Alasan Pemecatan Pelatih
Penelitian dari sumber terpercaya menunjukkan bahwa pemecatan di Liga 1 sering didorong oleh hasil pertandingan yang mengecewakan. Contohnya, Eduardo Almeida menjadi yang pertama dipecat pada Oktober 2025 setelah Semen Padang gagal meraih poin optimal. Kasus serupa dialami Bernardo Tavares yang mundur dari PSM Makassar karena penundaan gaji, menyoroti bagaimana isu finansial mempercepat keputusan manajemen.
Musim 2025/2026 dimulai dengan harapan tinggi, tapi hingga pekan ke-13, delapan pelatih sudah angkat koper. Daftarnya termasuk Bernardo Tavares (PSM Makassar), Eduardo Almeida (Semen Padang), Peter de Roo (Persis Solo), Alfredo Vera (Madura United), Mario Lemos (Persijap Jepara), Eduardo Perez (Persebaya Surabaya), Ong Kim Swee (Persik Kediri), dan Divaldo Alves (PSBS Biak).
Tingkat pemecatan ini berada di atas rata-rata dunia untuk liga sepak bola profesional, di mana biasanya hanya 4-5 pelatih yang dipecat sebelum paruh musim.

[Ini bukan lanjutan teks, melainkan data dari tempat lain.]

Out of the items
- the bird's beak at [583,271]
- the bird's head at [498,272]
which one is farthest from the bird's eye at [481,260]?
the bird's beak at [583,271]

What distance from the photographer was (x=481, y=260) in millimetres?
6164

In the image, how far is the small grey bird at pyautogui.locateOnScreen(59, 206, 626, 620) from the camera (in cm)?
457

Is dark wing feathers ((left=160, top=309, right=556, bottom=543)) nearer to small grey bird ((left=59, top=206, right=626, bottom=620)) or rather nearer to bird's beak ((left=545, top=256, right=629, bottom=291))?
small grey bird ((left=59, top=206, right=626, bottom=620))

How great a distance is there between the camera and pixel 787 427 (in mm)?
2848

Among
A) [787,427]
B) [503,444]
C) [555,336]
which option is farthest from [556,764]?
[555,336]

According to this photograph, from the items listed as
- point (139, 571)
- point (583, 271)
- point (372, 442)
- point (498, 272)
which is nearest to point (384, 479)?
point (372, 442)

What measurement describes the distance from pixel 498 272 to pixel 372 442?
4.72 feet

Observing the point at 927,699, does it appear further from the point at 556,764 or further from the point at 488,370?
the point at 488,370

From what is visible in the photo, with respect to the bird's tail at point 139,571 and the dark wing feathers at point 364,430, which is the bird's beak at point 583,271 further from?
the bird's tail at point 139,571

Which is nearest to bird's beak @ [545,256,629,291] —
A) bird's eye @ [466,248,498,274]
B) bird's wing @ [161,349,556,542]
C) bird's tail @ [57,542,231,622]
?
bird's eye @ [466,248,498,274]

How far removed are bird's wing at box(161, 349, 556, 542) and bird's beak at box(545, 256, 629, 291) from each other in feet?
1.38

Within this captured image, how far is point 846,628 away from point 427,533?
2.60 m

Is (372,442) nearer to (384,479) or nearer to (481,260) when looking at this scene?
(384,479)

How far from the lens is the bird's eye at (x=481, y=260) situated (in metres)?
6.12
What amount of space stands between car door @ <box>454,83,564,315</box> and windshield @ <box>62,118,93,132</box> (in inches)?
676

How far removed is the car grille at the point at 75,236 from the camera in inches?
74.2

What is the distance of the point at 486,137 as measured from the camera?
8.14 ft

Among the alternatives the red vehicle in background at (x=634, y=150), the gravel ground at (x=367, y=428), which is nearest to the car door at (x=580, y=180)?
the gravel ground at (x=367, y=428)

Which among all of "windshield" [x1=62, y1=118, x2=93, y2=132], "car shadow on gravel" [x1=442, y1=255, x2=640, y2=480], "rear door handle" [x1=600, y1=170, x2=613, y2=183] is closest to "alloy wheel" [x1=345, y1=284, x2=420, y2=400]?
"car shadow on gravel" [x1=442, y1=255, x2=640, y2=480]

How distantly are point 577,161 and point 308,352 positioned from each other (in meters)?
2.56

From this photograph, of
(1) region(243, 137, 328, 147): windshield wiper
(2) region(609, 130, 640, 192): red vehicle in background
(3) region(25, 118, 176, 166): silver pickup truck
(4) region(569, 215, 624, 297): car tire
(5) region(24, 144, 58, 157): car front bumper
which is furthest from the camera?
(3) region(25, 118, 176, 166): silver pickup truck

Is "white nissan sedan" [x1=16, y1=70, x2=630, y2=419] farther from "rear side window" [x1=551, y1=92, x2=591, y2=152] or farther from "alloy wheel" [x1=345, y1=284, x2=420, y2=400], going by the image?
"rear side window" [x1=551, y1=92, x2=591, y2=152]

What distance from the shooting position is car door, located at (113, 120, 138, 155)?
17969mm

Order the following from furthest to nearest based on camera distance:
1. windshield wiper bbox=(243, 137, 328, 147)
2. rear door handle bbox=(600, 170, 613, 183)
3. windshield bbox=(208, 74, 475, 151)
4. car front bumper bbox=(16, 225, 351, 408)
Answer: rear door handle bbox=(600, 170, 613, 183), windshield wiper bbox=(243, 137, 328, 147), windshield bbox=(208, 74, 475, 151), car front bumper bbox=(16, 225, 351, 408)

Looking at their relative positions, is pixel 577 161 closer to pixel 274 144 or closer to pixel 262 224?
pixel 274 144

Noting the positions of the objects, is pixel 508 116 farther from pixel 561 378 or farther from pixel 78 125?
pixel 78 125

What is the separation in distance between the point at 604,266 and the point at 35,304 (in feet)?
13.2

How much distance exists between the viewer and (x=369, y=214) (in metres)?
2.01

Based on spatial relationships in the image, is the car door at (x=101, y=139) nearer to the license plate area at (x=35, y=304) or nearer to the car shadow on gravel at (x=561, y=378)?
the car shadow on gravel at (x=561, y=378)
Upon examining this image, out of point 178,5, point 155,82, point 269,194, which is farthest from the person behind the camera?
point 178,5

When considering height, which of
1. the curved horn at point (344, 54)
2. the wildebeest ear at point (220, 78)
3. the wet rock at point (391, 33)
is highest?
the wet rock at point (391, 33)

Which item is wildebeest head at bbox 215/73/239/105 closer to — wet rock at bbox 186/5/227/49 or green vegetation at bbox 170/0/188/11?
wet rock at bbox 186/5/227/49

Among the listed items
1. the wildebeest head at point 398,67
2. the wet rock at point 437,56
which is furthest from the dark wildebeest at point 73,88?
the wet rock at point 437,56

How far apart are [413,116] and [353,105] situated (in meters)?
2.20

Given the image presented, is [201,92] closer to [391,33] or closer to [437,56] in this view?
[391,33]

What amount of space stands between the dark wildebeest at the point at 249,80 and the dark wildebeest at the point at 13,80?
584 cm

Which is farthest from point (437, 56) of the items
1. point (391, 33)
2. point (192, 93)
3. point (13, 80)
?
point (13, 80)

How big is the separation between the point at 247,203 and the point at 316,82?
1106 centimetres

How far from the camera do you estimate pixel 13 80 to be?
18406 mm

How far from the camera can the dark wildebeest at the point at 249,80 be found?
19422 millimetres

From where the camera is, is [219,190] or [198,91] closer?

Pemecatan sering terjadi setelah hasil imbang atau kekalahan krusial, seperti Eduardo Perez yang dipecat Persebaya setelah imbang 1-1 melawan Arema FC. Tren ini juga menunjukkan krisis pelatih lokal: Pemecatan Imran Nahumarury oleh Malut United membuat Liga 1 tanpa pelatih kepala asli Indonesia, menandakan ketergantungan pada tenaga asing dengan ekspektasi tinggi.
Dampak Finansial pada Klub
Meski alasan resmi adalah performa, faktor finansial memainkan peran besar. Klub dengan masalah keuangan lebih sensitif terhadap hasil buruk karena memengaruhi pendapatan dari tiket, sponsor, dan hak siar. Bernardo Tavares mundur karena gaji diundur, dan data menunjukkan enam klub masih punya utang kepada eks pemain sejak 2019, menciptakan tekanan internal.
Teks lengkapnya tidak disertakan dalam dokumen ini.